(Extrait de page)
-.-.-

Un accompagnement adapté à l’investissement au féminin


Édition du 20 Mars 2024

Un accompagnement adapté à l’investissement au féminin


Édition du 20 Mars 2024

Par Catherine Charron

(Photo: 123RF)

Aujourd’hui, plus que jamais, les gestionnaires de patrimoine doivent changer leur discours, en commençant par déceler leurs propres biais inconscients.

«Cessons de croire que les femmes ne sont pas intéressées par ce sujet. Au contraire, soutient Suzanne Tremblay, vice-présidente et cheffe régionale, Québec et Atlantique, Services privés, à Gestion de patrimoine TD. Il faut adapter son approche. Les impliquer dans la discussion, surtout lorsqu’elles sont en présence de leur conjoint; c’est la base.»

Au-delà du lien de confiance, le professionnel doit cultiver cet intérêt en parlant un langage qui raisonnera avec ses clientes, que ce soit en expliquant les retombées que ça aura sur leur confort dans leurs vieux jours ou le legs qu’elles laisseront à leurs enfants, ajoute Caroline Ste-Marie, conseillère en placements à Patrimoine Richardson.

«Elles ne souhaitent généralement pas tant obtenir un rendement excessif ou battre le marché. Elles se demandent plutôt si elles en auront suffisamment», a-t-elle observé au cours des trente dernières années.

«Le portefeuille, c’est une commodité. La vraie valeur dans le conseil, c’est lorsqu’on atteint ce niveau de relation et de conversation difficile à avoir», résume Angela D’Angelo, vice-présidente à l’expansion des affaires et à la croissance Québec à ScotiaMcLeod, Gestion de patrimoine.

Dans la planification familiale, ça se traduit notamment par vérifier si les dépenses sont faites équitablement. «Quand le couple veut des enfants, ça implique un arrêt de travail et moins d’épargne. Il existe des solutions, mais il faut prendre le temps d’en parler», explique Jean-Philippe Vézina, planificateur financier dans l’équipe de conseil de planification financière Jean-Maurice Vézina, affiliée à Valeurs mobilières Groupe Investors.

Selon lui, il est plus judicieux que les membres du couple collaborent avec un même expert, ce qui ne l’empêche pas d’organiser des rencontres individuelles pour que chacun ait la liberté de s’exprimer. «Encore aujourd’hui, c’est souvent l’homme qui essaie de montrer qu’il en connaît un paquet», rapporte-t-il. C’est aussi l’occasion d’entendre les «non-dits»et de s’assurer que chaque client sera en bonne posture si jamais la relation devait prendre fin.

Faisant de même avec sa propre clientèle, Caroline Ste-Marie souligne toutefois que cette pratique est plus difficile à étendre aux personnes plus âgées.

Le gestionnaire ne doit pas non plus présumer que les préférences de l’un s’appliquent aux deux si l’autre membre du couple ne se prononce pas.

C’est aussi leur responsabilité, en quelque sorte, de transmettre les connaissances nécessaires afin que leurs clientes prennent des décisions éclairées et développent leur autonomie financière.

«On doit avoir un bon sens des contraintes et des objectifs, bâtir un climat de confiance et leur donner la possibilité de poser toutes les questions, même celles qu’elles jugent trop simples», ajoute Hadiza Djataou, vice-présidente à la gestion de portefeuille à revenu fixe chez Placements Mackenzie.

-.-.-

(Extrait des données)
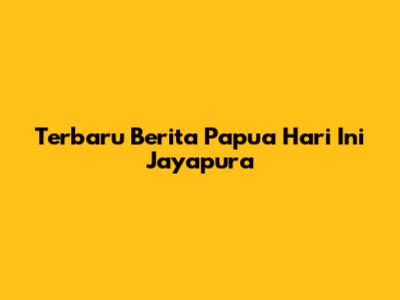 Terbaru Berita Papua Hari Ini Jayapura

-.-.-

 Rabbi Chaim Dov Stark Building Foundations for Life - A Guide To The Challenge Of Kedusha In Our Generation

-.-.-

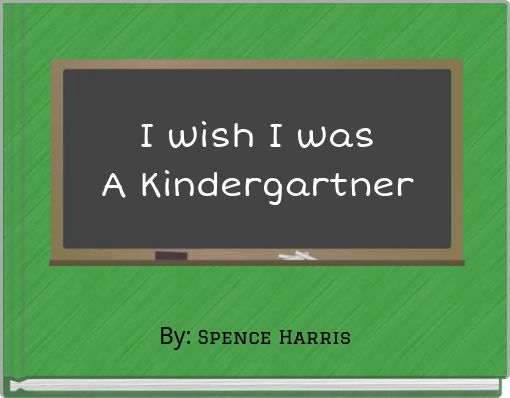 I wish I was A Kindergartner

-.-.-

(Tâches à réaliser)
1. Dans le texte sur l'investissement au féminin, quel poste occupe Caroline Ste-Marie, et dans quelle firme ?
2. D'après le texte sur l'investissement au féminin, pourquoi Jean-Philippe Vézina organise-t-il des rencontres individuelles avec chaque membre d'un couple qui partage le même expert ?
3. Poursuivez le texte sur l'investissement au féminin à partir de sa dernière phrase.

(Réponses aux tâches)
1. Elle est conseillère en placements à Patrimoine Richardson.

2. Il veut que chacun ait la liberté de s'exprimer, car c'est encore souvent l'homme qui essaie de montrer qu'il en connaît un paquet. Ces rencontres permettent aussi d'entendre les « non-dits » et de s'assurer que chaque client sera en bonne posture si la relation devait prendre fin.

3.
Les formulaires qui servent à comprendre son client tiennent rarement compte des spécificités de genre et des considérations supplémentaires des investisseuses, déplore-t-elle.

Toutefois, l’entièreté du poids de la bonne santé financière des femmes ne repose pas que sur les épaules de leur conseiller.

«Les gestionnaires de patrimoine devraient être formés sur ces spécificités, et les femmes devraient être plus représentées dans l’industrie. Les autorités ont elles aussi un rôle à jouer pour s’assurer que l’information est mieux vulgarisée, affirme-t-elle. Investir, et être investi, ça devrait être une responsabilité de chacun.»

 

Prendre la balle au bond

Aux aguets, l’industrie accélère aujourd’hui un virage entamé il y a une quinzaine d’années afin de répondre aux besoins des clientes, observe Angela D’Angelo, qui cumule trente ans d’expérience dans le secteur de la gestion de patrimoine.

En tant que président du comité de formation et de développement professionnel de la Chambre des institutions financières, Jean-Philippe Vézina confirme que «dans un avenir très rapproché, on va mettre l’accent sur ce phénomène. Les inégalités des dépenses dans le couple seront plus abordées, tout comme l’accompagnement des personnes vieillissantes».

De nombreuses institutions financières ont déjà commencé depuis plusieurs années à organiser des journées de formation pour éduquer leurs clientes, mais aussi pour que les experts qui les entourent adaptent leur pratique.

Placements Mackenzie a par exemple conçu des systèmes de soutien pour les conseillers afin qu’ils répondent adéquatement à leurs besoins, mais aussi pour élever le statut des femmes dans le milieu.

Idem pour Gestion de patrimoine TD, qui s’attaque tout particulièrement à gommer les biais inconscients de ses conseillers.

Que les femmes occupent plus de places et campent davantage de rôles de gestionnaires de portefeuille devrait contribuer à constituer cet environnement plus inclusif, croit Caroline Ste-Marie. «Cette meilleure représentation dans le secteur va interpeller les clientes.»

Ça passe notamment par la création d’équipes aux compétences diverses et aux profils différents, soutient Angela D’Angelo. Non seulement les clientes auront-elles un service à la hauteur de leurs attentes, mais cela permettra aussi aux conseillères de s’y tailler une place plus déterminante, ajoute-t-elle. «Les femmes ont plus tendance à être branchées au niveau relationnel», a-t-elle remarqué au cours de sa carrière.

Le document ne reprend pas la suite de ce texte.